■ **Document text**:
★ ★ ★ ★ ★ ★ ★

March 9, 2022 7.00 pm

Man who fatally stabbed Sam Davies tried to attack co-defendant in court

Gochman went for Kesel and had to be restrained by “four or five” officers

The Sam Davies murder trial has been told that the man who stabbed him tried to attack a co-defendant in a courtroom.

Eimantas Gochman, 20, went for Eric Kesel and had to be restrained by “four or five” dock officers, the jury at Nottingham Crown Court heard on Wednesday, March 9.

It happened during a court appearance on December 3 last year, before the trial began in January.

Sam Davies, 23, was killed in a stabbing at Coleridge Gardens in Lincoln. | Photo: Lincolnshire Police

Allison Summers QC, for Kesel, suggested to Gochman that it was because Kesel had “snitched” on him.

“You got up out of your seat and you went to assault Eric Kesel, didn’t you?” she said.

“Yes,” replied Gochman. “I think that just shows how emotional I felt. I just couldn’t hold it in.”

“It shows how angry you were, doesn’t it?” Ms Summers asked.

Gochman said: “Yeah, because of how many false things he said about me in the interviews. I knew what everyone’s thinking when they’re reading the interviews and imagining me to be like. I’m completely the opposite.”

★ ★ ★ ★ ★ ★ ★

■ **Exercise set**:
1. Name every person the court report mentions by name.
2. Copy the court report word for word, between "Allison Summers QC, for" and "Ms Summers asked.", inclusive.

★ ★ ★ ★ ★ ★ ★

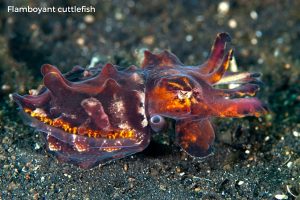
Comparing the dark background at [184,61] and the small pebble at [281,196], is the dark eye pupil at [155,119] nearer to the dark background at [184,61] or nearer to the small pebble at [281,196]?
the dark background at [184,61]

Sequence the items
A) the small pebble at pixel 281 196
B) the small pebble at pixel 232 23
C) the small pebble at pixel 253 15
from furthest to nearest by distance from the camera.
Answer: the small pebble at pixel 253 15, the small pebble at pixel 232 23, the small pebble at pixel 281 196

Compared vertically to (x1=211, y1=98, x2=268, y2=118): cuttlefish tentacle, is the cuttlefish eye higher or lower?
lower

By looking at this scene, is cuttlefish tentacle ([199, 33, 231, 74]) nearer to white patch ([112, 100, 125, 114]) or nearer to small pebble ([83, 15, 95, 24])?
white patch ([112, 100, 125, 114])

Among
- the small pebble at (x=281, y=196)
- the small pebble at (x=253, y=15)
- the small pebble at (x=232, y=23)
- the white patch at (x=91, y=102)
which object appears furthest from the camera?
the small pebble at (x=253, y=15)

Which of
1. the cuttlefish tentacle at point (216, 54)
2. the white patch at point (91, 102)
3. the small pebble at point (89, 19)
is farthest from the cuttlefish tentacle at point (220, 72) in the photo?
the small pebble at point (89, 19)

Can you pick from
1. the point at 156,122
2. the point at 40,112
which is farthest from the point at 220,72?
the point at 40,112

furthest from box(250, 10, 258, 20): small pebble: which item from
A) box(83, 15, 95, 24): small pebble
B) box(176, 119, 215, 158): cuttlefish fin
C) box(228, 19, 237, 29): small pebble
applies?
box(176, 119, 215, 158): cuttlefish fin
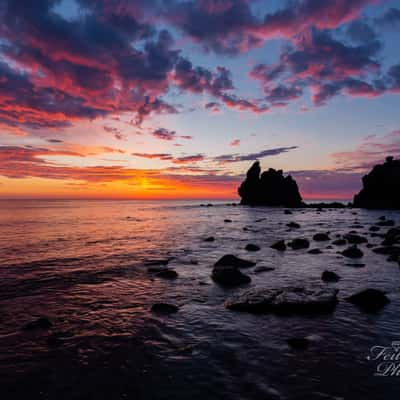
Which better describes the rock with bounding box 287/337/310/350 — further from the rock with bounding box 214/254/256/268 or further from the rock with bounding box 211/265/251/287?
the rock with bounding box 214/254/256/268

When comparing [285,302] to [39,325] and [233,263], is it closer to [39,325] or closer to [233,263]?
[233,263]

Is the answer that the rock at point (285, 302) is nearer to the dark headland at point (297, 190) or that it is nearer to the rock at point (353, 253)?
the rock at point (353, 253)

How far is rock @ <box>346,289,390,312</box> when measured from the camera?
10219 millimetres

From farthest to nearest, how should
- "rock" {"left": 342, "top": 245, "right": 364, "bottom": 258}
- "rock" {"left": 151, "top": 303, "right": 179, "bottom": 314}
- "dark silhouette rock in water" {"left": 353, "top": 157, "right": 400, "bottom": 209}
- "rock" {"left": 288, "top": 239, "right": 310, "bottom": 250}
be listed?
1. "dark silhouette rock in water" {"left": 353, "top": 157, "right": 400, "bottom": 209}
2. "rock" {"left": 288, "top": 239, "right": 310, "bottom": 250}
3. "rock" {"left": 342, "top": 245, "right": 364, "bottom": 258}
4. "rock" {"left": 151, "top": 303, "right": 179, "bottom": 314}

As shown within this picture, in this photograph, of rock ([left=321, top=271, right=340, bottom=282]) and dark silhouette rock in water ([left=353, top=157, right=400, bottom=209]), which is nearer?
rock ([left=321, top=271, right=340, bottom=282])

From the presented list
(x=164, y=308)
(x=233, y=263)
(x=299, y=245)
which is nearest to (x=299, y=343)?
(x=164, y=308)

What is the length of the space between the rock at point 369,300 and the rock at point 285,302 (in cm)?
83

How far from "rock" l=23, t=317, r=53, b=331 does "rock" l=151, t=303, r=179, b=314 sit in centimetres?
359

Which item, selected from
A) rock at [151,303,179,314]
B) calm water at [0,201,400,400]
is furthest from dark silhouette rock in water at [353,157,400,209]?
rock at [151,303,179,314]

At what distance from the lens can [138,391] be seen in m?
5.67

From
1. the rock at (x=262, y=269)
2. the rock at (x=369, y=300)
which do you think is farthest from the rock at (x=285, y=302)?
the rock at (x=262, y=269)

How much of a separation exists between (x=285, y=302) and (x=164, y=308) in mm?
4641

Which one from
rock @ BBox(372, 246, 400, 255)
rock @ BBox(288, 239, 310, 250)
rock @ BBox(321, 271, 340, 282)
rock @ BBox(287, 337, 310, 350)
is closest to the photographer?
rock @ BBox(287, 337, 310, 350)

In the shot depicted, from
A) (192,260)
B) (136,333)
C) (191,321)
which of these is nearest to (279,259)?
(192,260)
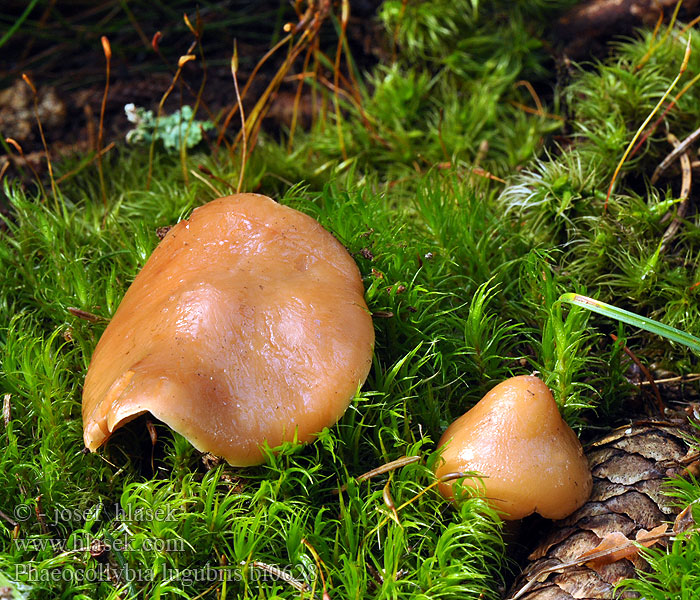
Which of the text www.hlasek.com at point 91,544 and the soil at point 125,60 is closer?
the text www.hlasek.com at point 91,544

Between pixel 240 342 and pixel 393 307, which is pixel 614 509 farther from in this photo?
pixel 240 342

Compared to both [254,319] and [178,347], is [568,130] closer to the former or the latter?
[254,319]

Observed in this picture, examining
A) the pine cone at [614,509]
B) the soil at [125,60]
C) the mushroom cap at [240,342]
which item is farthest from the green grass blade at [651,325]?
the soil at [125,60]

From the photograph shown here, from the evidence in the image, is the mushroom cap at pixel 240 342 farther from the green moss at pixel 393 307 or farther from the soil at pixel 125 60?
the soil at pixel 125 60

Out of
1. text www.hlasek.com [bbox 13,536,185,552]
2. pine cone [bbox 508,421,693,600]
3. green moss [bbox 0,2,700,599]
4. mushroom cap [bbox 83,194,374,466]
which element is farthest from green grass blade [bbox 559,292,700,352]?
text www.hlasek.com [bbox 13,536,185,552]

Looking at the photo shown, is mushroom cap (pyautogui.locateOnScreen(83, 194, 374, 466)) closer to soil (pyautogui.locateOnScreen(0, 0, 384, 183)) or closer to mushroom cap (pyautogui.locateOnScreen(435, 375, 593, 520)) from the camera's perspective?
mushroom cap (pyautogui.locateOnScreen(435, 375, 593, 520))

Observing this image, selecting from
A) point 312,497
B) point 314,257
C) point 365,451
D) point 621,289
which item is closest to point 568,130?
point 621,289

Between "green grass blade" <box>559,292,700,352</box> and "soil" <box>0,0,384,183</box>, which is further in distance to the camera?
"soil" <box>0,0,384,183</box>
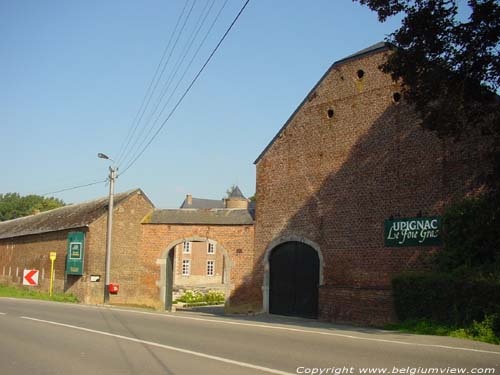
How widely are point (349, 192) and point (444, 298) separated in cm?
745

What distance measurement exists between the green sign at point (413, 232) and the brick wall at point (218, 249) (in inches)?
280

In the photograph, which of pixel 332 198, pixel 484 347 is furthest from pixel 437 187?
pixel 484 347

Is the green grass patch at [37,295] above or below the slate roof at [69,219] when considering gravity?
below

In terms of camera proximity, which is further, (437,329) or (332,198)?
(332,198)

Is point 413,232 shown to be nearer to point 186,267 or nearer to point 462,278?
point 462,278

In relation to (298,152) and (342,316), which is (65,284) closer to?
(298,152)

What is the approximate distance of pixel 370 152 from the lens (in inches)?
792

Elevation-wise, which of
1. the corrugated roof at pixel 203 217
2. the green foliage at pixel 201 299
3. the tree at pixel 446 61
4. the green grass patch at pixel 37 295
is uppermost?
the tree at pixel 446 61

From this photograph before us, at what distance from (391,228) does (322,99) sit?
247 inches

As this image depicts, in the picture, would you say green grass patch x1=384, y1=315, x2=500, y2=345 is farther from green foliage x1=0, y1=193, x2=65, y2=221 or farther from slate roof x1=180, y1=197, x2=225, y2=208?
green foliage x1=0, y1=193, x2=65, y2=221

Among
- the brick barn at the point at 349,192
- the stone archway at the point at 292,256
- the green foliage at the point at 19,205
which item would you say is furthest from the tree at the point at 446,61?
the green foliage at the point at 19,205

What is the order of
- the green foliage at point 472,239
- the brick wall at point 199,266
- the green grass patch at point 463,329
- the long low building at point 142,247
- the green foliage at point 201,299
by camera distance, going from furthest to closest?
the brick wall at point 199,266 < the green foliage at point 201,299 < the long low building at point 142,247 < the green foliage at point 472,239 < the green grass patch at point 463,329

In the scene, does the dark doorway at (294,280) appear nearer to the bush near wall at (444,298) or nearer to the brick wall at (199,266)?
the bush near wall at (444,298)

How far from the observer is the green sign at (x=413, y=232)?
698 inches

★ ★ ★ ★ ★ ★ ★

■ **Solutions to each task**:
1. Sam Davies, Eimantas Gochman, Eric Kesel, Allison Summers

2.
Allison Summers QC, for Kesel, suggested to Gochman that it was because Kesel had “snitched” on him.

“You got up out of your seat and you went to assault Eric Kesel, didn’t you?” she said.

“Yes,” replied Gochman. “I think that just shows how emotional I felt. I just couldn’t hold it in.”

“It shows how angry you were, doesn’t it?” Ms Summers asked.